Assigned task: Look for the word "nbsp" in the data below, and copy every line that holds it.

--- Data Enclosed Below ---

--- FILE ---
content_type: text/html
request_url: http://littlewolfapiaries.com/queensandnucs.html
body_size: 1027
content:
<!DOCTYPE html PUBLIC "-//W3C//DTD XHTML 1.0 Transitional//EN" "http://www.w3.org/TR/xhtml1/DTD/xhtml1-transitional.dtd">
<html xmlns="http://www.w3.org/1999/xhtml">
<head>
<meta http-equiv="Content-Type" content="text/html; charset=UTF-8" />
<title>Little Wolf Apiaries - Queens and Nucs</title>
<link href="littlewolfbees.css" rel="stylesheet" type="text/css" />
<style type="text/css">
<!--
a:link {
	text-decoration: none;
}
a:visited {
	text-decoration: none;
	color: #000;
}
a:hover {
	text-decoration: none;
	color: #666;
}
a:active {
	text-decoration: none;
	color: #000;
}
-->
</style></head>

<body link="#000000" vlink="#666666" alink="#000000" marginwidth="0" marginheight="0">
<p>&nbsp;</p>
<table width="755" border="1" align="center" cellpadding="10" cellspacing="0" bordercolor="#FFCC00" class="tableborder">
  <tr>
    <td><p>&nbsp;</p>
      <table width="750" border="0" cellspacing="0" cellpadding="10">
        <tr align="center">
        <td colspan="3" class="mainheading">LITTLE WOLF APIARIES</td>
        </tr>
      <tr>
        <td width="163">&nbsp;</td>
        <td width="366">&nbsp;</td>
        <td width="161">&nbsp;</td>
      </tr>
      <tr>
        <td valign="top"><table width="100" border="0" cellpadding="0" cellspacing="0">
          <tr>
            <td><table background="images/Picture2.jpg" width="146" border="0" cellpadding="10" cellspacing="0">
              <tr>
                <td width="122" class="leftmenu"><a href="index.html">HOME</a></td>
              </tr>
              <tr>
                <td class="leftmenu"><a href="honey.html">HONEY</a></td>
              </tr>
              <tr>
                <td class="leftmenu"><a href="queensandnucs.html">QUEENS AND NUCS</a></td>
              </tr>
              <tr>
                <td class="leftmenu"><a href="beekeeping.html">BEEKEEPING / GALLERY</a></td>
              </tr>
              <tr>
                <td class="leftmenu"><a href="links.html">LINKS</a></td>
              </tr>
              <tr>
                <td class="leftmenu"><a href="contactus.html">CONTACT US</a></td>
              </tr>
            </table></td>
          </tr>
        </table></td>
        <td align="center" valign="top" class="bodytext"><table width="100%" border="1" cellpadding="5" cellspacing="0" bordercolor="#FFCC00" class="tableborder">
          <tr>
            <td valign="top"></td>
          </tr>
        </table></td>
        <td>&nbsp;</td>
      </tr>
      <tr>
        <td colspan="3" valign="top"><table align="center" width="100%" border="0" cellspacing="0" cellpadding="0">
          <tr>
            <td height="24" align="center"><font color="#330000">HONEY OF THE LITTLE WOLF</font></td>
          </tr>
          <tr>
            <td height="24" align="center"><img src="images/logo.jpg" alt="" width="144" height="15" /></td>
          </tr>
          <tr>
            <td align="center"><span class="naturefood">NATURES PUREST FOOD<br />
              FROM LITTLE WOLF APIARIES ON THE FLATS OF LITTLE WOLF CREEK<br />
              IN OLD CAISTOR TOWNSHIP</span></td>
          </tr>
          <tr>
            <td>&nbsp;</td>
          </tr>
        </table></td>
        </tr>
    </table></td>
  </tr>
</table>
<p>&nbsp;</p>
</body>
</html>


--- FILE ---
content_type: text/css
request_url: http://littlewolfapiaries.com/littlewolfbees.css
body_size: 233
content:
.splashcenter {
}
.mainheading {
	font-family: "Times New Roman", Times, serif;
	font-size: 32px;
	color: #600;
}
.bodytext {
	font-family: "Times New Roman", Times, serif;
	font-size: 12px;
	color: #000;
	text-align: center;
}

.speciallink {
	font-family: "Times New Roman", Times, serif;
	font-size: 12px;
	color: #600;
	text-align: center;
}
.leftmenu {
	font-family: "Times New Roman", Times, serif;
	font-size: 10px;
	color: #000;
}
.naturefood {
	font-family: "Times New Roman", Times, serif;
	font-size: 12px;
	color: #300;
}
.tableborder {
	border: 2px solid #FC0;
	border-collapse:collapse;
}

--- End of Enclosed Data ---

The completed task:
<p>&nbsp;</p>
    <td><p>&nbsp;</p>
        <td width="163">&nbsp;</td>
        <td width="366">&nbsp;</td>
        <td width="161">&nbsp;</td>
        <td>&nbsp;</td>
            <td>&nbsp;</td>
<p>&nbsp;</p>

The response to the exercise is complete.